### What needs to be done:
Reproduce the data below word for word, leaving out the pictures.
[BEGIN Task input]
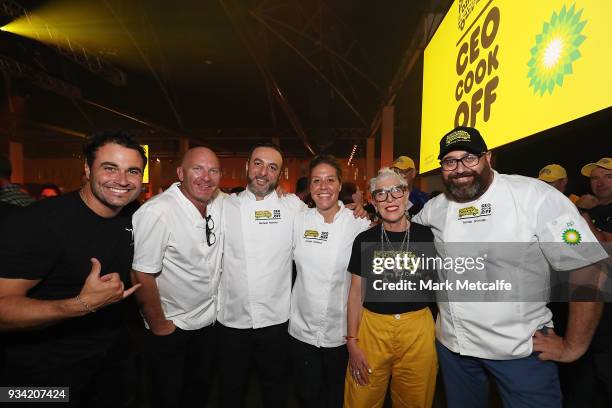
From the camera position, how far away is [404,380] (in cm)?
189

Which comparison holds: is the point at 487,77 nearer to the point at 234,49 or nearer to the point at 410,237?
the point at 410,237

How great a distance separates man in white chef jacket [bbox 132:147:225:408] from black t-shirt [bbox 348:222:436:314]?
1.03 m

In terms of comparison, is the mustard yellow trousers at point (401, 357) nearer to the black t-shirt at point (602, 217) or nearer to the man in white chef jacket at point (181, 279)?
the man in white chef jacket at point (181, 279)

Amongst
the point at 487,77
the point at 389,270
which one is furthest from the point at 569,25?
the point at 389,270

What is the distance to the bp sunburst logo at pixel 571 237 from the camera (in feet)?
4.84

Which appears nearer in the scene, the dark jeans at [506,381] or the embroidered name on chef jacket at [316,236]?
the dark jeans at [506,381]

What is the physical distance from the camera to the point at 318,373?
7.07 feet

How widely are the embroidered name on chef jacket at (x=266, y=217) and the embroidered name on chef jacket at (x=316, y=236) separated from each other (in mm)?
264

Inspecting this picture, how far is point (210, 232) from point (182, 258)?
25 cm

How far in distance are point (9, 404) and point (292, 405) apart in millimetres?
2009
[END Task input]
### Result below:
From the camera position, how far away is [404,380] (in cm)?
189

Which comparison holds: is the point at 487,77 nearer to the point at 234,49 or nearer to the point at 410,237?
the point at 410,237

How great a distance separates man in white chef jacket [bbox 132:147:225:408] from black t-shirt [bbox 348:222:436:314]?
1.03 m

In terms of comparison, is the mustard yellow trousers at point (401, 357) nearer to the black t-shirt at point (602, 217) or nearer to the man in white chef jacket at point (181, 279)?
the man in white chef jacket at point (181, 279)

Amongst
the point at 487,77
the point at 389,270
which one is furthest from the point at 569,25?
the point at 389,270

What is the distance to the bp sunburst logo at pixel 571 237 from the camera (in feet)?
4.84

Which appears nearer in the scene, the dark jeans at [506,381] or the embroidered name on chef jacket at [316,236]?
the dark jeans at [506,381]

What is the physical distance from the camera to the point at 318,373?
7.07 feet

How widely are the embroidered name on chef jacket at (x=266, y=217) and the embroidered name on chef jacket at (x=316, y=236) separated from each other (in mm)?
264

Inspecting this picture, how far is point (210, 232) from point (182, 258)?
25 cm

How far in distance are point (9, 404) and point (292, 405) apart in millimetres?
2009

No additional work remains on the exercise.